What is expected:
Search the entries for the word "energies". Copy each line in which it is found.

BEGIN

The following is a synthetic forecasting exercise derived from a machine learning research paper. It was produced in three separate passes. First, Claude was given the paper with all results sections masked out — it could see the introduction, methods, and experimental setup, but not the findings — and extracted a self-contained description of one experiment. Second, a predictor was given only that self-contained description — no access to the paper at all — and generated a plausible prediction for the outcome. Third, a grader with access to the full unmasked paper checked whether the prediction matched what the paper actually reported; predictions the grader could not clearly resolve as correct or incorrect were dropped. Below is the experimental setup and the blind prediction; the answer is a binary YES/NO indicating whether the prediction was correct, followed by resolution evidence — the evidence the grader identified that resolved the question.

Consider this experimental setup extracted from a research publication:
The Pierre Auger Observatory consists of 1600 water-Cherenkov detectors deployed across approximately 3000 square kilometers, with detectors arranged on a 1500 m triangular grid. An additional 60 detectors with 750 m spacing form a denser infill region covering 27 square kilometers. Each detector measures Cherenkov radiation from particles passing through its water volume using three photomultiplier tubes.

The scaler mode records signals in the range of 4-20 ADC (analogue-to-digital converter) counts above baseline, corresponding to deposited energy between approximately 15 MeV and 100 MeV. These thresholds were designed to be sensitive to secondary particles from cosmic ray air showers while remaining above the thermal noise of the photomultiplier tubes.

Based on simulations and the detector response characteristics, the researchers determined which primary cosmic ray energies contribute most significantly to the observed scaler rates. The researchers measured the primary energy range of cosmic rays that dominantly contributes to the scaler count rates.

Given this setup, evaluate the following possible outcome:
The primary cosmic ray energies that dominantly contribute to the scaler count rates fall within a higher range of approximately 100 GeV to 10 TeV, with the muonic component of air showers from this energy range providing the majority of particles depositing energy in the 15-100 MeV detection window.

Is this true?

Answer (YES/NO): NO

END

Your response:
Based on simulations and the detector response characteristics, the researchers determined which primary cosmic ray energies contribute most significantly to the observed scaler rates. The researchers measured the primary energy range of cosmic rays that dominantly contributes to the scaler count rates.
The primary cosmic ray energies that dominantly contribute to the scaler count rates fall within a higher range of approximately 100 GeV to 10 TeV, with the muonic component of air showers from this energy range providing the majority of particles depositing energy in the 15-100 MeV detection window.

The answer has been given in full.